Transforming the cytokine literature into a resource for experimental analysis and discovery
Transforming the cytokine literature into a resource for experimental analysis and discovery
Oesinghaus, L.; Park, M.; Shao, R.; Koh, P. W.; Seelig, G.
AbstractCytokine biology is dispersed across hundreds of thousands of publications, making it difficult to use systematically when interpreting new experiments. Large language models (LLMs) can assist with focused literature interpretation, but ad hoc retrieval remains incomplete and unreliable. We present the Cytokine Effect Database (CytED), a framework for interfacing user-supplied experimental datasets with literature knowledge at scale. CytED uses a multi-step LLM pipeline to generate over a million cytokine-cell type-effect triples from 110,000 full-text publications, with annotations for experimental context and directional changes in genes, pathways, and cellular processes. This structure enables quantitative comparison between observed perturbation responses and prior literature across cytokines, cell types, and experimental contexts.
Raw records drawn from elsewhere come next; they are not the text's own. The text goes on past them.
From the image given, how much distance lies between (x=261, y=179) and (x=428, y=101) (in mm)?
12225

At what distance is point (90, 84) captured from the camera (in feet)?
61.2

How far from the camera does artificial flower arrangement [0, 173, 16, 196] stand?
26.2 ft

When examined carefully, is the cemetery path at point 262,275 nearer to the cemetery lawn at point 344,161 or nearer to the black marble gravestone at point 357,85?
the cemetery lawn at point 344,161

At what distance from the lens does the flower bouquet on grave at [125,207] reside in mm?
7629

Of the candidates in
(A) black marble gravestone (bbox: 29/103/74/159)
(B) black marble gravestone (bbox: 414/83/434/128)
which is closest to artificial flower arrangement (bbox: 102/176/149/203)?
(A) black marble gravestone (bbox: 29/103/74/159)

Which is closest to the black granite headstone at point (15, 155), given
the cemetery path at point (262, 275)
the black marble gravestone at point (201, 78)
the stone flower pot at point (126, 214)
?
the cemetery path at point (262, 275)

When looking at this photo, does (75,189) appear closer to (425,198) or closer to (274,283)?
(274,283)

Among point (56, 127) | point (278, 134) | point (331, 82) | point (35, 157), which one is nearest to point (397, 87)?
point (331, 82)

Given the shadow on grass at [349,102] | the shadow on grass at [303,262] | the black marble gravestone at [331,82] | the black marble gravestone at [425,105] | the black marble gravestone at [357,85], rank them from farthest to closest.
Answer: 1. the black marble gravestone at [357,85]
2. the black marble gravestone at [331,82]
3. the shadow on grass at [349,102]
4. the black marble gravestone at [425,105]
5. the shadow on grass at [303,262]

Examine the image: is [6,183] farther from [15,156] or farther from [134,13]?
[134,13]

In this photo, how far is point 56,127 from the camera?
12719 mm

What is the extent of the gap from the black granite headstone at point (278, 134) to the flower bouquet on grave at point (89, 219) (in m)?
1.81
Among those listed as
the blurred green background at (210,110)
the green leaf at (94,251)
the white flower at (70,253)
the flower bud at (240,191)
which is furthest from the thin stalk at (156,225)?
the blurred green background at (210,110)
Applied to in vitro IL-10 stimulation of PBMCs, CytED identifies unexpected pro-inflammatory features in monocytes and systematic in vivo-in vitro differences in cytotoxicity responses in CD8+ T cells. CytED infers cytokine signaling, distinguishes primary from secondary cytokine effects, and guides the design of combinatorial perturbation screens. Together, CytED establishes a general paradigm for converting unstructured domain literature into analytical tools that bridge literature and experiment.